Unlocking the insights with Sankey Diagram in Tableau

Sayali Phutane
6 min readFeb 21, 2024

--

Sankey diagrams are a powerful tool for understanding the flow and relationship within datasets. With tableau, we can harness the full potential of Sankey diagrams to uncover valuable insights and tell compelling data stories. Here is a brief tutorial about creating a Sankey diagram in tableau.

What is Sankey diagram?

Sankey diagram is a type of diagram that visualizes flow of data. The entity from/to where data flows is referred to as a node — the node where the flow originates is the source node (e.g. West on the left-hand side) and where the flow ends is the target node (e.g. Home Office on the right-hand side). The source and target nodes are often represented as rectangles / circles. The flow itself is represented by a curved path called the link. The width of the flow/link is proportional to the amount/quantity of flow. These diagrams are particularly effective for illustrating distribution of material, cost or energy flow.

History

Sankey diagrams are named after Irish captain Matthew Henry Phineas Riall Sankey, who used this diagram in 1889 in a classic figure showing the energy efficiency of a steam engine. One of the most famous Sankey Diagrams is Charles Minards’s Map of Napolean’s Russian campaign of 1812. Sankey diagrams are often used in field of physics to represent energy inputs, useful outputs, and wasted outputs.

By M. H. Sankey — Minutes of Proceedings of The Institution of Civil Engineers. Vol. CXXXIV, Session 1897–98. Part IV, Public Domain, https://commons.wikimedia.org/w/index.php?curid=2734254

Creating a Sankey Diagram in Tableau.

The dataset used for creating this Sankey diagram is the famous Sample Superstore dataset. The Sankey Diagram here shows sales for each segment and region. Left side nodes of the diagram pertain to the “Region” field and right side nodes show “Segment” field. To start with the chart, in tableau, open the superstore excel file. Then drag the “Orders’’ table to the right side space as shown below.

Figure 1 : Open Dataset
  1. Create union of Orders Table with itself. This is required because we need one copy of data to populate “Region” nodes on the left side and another copy to populate “Segment” nodes on the right side of the chart.
  2. Next we have to create a few calculated fields for creating this visualization. We will use data densification or padding. Create a calculated field to_Pad as follows
Figure 2: Calculated Field to_Pad

Here we are creating value 1 for the first copy of the Orders table and value 49 for second copy of the Orders table. We will populate “Region” nodes from first copy and “Segment” nodes from second copy. The number 49 is chosen arbitrarily to draw the curves of the chart smoothly.

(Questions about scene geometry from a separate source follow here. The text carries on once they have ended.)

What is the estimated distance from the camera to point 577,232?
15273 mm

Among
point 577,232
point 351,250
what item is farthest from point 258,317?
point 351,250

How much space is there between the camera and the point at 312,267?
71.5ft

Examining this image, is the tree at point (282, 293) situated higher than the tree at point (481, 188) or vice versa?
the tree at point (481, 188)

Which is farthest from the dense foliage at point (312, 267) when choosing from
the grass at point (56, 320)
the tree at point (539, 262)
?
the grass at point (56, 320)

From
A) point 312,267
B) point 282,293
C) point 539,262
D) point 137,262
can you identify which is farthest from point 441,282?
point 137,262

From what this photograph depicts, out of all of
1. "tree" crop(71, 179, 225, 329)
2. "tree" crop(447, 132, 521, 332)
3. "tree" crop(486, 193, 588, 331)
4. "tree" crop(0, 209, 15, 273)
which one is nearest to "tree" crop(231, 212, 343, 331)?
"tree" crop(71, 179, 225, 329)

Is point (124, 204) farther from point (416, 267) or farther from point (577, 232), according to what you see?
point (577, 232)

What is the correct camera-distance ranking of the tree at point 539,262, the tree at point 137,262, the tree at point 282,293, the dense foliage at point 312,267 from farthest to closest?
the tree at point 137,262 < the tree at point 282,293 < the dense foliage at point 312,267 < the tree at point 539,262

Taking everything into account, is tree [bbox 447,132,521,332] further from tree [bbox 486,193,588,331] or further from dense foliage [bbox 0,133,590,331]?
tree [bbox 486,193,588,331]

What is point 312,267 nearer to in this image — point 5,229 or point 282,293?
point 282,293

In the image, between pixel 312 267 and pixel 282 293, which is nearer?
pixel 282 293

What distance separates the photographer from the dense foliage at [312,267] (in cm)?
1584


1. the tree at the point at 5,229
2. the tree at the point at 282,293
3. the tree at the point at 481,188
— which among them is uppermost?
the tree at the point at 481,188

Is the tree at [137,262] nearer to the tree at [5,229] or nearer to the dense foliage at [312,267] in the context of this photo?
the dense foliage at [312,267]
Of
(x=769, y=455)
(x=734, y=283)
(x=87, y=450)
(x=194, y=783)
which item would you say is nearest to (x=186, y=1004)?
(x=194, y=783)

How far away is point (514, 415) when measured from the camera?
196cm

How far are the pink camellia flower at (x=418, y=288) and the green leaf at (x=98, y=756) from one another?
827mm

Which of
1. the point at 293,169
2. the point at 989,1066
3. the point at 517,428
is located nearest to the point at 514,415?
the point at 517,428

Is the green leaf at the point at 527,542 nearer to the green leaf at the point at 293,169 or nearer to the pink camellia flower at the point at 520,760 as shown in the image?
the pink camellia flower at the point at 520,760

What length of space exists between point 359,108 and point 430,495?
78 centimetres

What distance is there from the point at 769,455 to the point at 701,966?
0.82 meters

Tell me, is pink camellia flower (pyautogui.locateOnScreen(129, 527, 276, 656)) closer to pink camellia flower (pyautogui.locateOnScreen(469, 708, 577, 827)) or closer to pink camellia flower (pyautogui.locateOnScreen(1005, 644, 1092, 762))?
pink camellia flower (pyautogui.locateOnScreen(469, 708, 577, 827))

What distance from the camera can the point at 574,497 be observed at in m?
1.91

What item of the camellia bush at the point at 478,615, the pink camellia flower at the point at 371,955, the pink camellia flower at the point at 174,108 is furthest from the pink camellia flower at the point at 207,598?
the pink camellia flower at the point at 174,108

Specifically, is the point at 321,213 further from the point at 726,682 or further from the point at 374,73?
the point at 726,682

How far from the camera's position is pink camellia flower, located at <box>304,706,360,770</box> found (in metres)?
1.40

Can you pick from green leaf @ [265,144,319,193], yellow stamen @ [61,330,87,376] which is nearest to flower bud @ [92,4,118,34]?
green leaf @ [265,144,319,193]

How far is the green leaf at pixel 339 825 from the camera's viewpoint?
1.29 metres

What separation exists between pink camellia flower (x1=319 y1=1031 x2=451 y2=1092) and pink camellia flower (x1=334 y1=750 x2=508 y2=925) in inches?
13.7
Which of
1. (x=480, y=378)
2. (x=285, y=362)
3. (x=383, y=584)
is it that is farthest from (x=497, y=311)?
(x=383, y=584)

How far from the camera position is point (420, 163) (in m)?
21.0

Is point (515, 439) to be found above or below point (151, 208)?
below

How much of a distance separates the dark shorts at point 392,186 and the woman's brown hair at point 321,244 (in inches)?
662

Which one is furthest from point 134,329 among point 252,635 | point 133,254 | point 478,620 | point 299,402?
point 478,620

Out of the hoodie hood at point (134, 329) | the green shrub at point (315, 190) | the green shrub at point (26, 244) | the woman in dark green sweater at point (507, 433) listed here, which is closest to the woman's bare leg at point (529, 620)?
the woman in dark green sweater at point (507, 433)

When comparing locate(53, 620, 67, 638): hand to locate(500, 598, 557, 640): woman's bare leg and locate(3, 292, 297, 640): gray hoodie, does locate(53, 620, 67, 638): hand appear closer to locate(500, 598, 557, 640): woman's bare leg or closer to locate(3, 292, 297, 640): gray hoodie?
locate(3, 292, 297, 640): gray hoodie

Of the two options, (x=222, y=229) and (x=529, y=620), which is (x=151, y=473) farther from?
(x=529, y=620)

3. Next we create a bin for “to_Pad” calculated field as shown below

Figure 3 : Bin for to_Pad

4. Create a calculated field “Index” as follows. This calculation will act as an offset that will evenly space all of the marks across the view.

Figure 4 : Calculated Field Index

5. Next step we create 2 calculated fields “Rank 1” and “Rank 2” as follows. These fields will calculate percent of “Sales” across the entire data set. Each of these fields will be used for Sales flow between nodes at either end of the chart.

Figure 5 : Calculated Field Rank 1
Figure 6: Calculated Field Rank 2

6. Next step is to use a “Sigmoid function”, to help draw the curves between the nodes. Sigmoid function is a mathematical function that generates S-shaped curves. The calculated field “Sigmoid”, in tableau, will be as follows

Figure 7 : Calculated Field Sigmoid

7. The calculated field ”Curve” will be used to actually generate the curves for our visualization.

Figure 8 : The calculated Field Curve

8. After creating the calculated field lets start building our Sankey diagram. On the sheet, drag the calculated field “Index” into columns and the calculated field “Curve” into rows, as shown below

Figure 9 : Sankey diagram : Step 1

9. To make the chart appear, first drag the fields “Region”, “Segment” and “ Padding” under details then edit the table calculations for “Curve” as shown below

Figure 10 : Sankey diagram : Step 2
Figure 11 : Sankey diagram : Step 3
Figure 12 : Sankey diagram : Step 5

10. Right click on “Index” in rows and choose “Compute Using” option and choose “Padding”, as shown below

Figure 13 : Sankey diagram : Step 6

At this stage our Sankey diagram starts taking shape. A few more formatting steps to create the Sankey diagram.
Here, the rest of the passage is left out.